By Colleen Flaherty
WeNews correspondent
Friday, September 17, 2010
A woman who was robbed and sexually assaulted in 2004 wound up as a suspect in her assailant's crime. This week she told her story at a congressional hearing into the under-reporting and poor policing of rape and sex-assault charges.
(WOMENSENEWS)--Sarah Reedy was working at a Gulf Station in Cranberry, Pa., in 2004 when a man came into the store and held the 19-year-old at gunpoint. After robbing the register, he held the gun to her temple and forced her to give him oral sex.
She immediately called 911. Detective Frank Evanson didn't believe her story.
Instead, he accused her of stealing the money herself. Police arrested her six months later for theft, despite several rape cases mirroring her own. She was in jail for five days before being released on bail, all while four months pregnant. Her long road came to an end when her attacker, a serial rapist, was caught and confessed to the assault.
Reedy told her story at a Sept. 14 Senate committee hearing on the under-reporting of rape and poor police response to rape accusations.
Several others witnesses testified alongside Reedy concerning the repeated and systemic mishandling of sex crimes across the country. These included Scott Berkowitz, president of Rape, Abuse and Incest National Network in Washington, D.C.; Lawanda Ravoira, director of the National Council on Crime and Delinquency Center for Girls in Jacksonville, Fla.; and Susan B. Carbon, director of the Office of Violence Against Women in Washington, D.C.
At one point in the proceedings Democratic Sen. Al Franken of Minnesota voiced worries, echoed by others, that some police departments bill victims for a rape kit that can be used as criminal evidence and expect them to seek reimbursement.
Carol Tracy, executive director of the Women's Law Project, a rights group in Philadelphia, petitioned for the hearing.
Tracy was made aware of this problem by a Philadelphia Inquirer story about thousands of rapes and other sex crimes that were not investigated by the city police department in 1999.

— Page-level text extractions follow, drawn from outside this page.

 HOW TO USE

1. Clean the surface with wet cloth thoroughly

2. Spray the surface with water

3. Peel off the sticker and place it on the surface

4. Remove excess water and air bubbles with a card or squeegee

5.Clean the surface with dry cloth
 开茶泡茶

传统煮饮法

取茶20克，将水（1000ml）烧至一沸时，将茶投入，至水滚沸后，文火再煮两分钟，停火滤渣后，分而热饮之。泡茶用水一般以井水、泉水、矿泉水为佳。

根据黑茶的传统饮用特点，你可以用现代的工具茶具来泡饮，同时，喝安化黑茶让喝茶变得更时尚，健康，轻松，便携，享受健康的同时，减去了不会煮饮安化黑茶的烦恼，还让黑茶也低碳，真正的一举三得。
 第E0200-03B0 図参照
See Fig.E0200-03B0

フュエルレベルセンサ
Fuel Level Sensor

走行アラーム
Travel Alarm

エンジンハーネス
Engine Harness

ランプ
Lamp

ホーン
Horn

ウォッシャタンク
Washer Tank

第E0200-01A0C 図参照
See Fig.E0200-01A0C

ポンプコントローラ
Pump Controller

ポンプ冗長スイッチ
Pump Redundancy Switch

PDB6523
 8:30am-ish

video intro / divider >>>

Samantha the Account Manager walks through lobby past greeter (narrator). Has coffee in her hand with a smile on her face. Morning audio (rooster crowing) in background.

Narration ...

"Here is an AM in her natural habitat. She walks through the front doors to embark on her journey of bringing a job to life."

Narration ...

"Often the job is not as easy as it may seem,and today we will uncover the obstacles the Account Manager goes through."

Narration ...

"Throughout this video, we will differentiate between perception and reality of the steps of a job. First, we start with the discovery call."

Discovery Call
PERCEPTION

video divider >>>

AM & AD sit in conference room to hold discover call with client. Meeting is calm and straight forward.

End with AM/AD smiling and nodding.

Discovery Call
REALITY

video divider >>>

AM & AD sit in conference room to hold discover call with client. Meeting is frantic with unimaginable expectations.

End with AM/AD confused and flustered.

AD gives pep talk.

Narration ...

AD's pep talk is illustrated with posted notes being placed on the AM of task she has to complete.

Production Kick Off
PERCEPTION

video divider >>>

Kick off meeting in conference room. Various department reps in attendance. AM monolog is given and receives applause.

"Thousands of sexual assault cases--almost one third of all reports from the mid-1980s through 1998--were buried in a non-crime code. The victims were never advised that their complaints had been shelved," Tracy told lawmakers at the hearing.
Philadelphia was not alone. Newspapers across the country contacted Tracy with similar stories about the shelving of rape reports in New York City, Baltimore, New Orleans, St. Louis, Milwaukee and Cleveland.
"Initially I thought the reports of egregious police conduct were isolated incidents. However, viewing the totality of the news accounts, it is clear that we are seeing chronic and systemic patterns," said Tracy.
The Baltimore Sun found the number of rape cases reported had declined by 80 percent since 1992, while the percentage of rape cases classified as "unfounded," or not worthy of investigation, had tripled.
The New York Times reported that the number of rapes in New York City declined more than 35 percent between 2005 and 2009, yet the number of sex crimes classified as misdemeanors rose 6 percent with a dramatic increase in forcible rape complaints classified as "unfounded."
The panel of witnesses testified about several problems with sex crimes, including a general reluctance to discuss the issue, the lack of standard criminal definitions and inaccurate statistics.
Submitted by userfriendly (2 years ago)
It's hard to believe that there aren't any and I should think, many, comments on this topic. In addition to my experience, I know scores of women who were treated this way or knew that they would be treated this way and chose not to further traumatize themselves by reporting the rape to the police. If you don't report it, you aren't taken seriously and if you do report it, your aren't taken seriously...at a time when your trauma most needs to be acknowledged. Wonderful to be a woman in America instead of one of those foreign countries where women are treated so badly, isn't it.
Submitted by Colin Smith (2 years ago)
One week ago tonight I was in downtown Portland Oregon with my little sister and another friend to see a friend's band play. After leaving the show at around 2:30 am we walked around and saw a small woman who was so intoxicated that she couldn't stand on her own surrounded by 4 men. When I went over to offer her help I was verbally attacked by the men, who admitted that they didn't know her, but continued to "flirt" with her. I called the police, and when they finally arrived one of the men was literally carrying her off. Rather than try to talk to the young woman, asking the man who he was, or where they were going. The police did not even exit their vehicle, and simply stated "She has the right to go home with whomever she chooses." I yelled that it didn't really seem like she was "choosing" anything right now, and the police drove away.
I pray that she got home safe, and I know that the Portland police department will not protect me.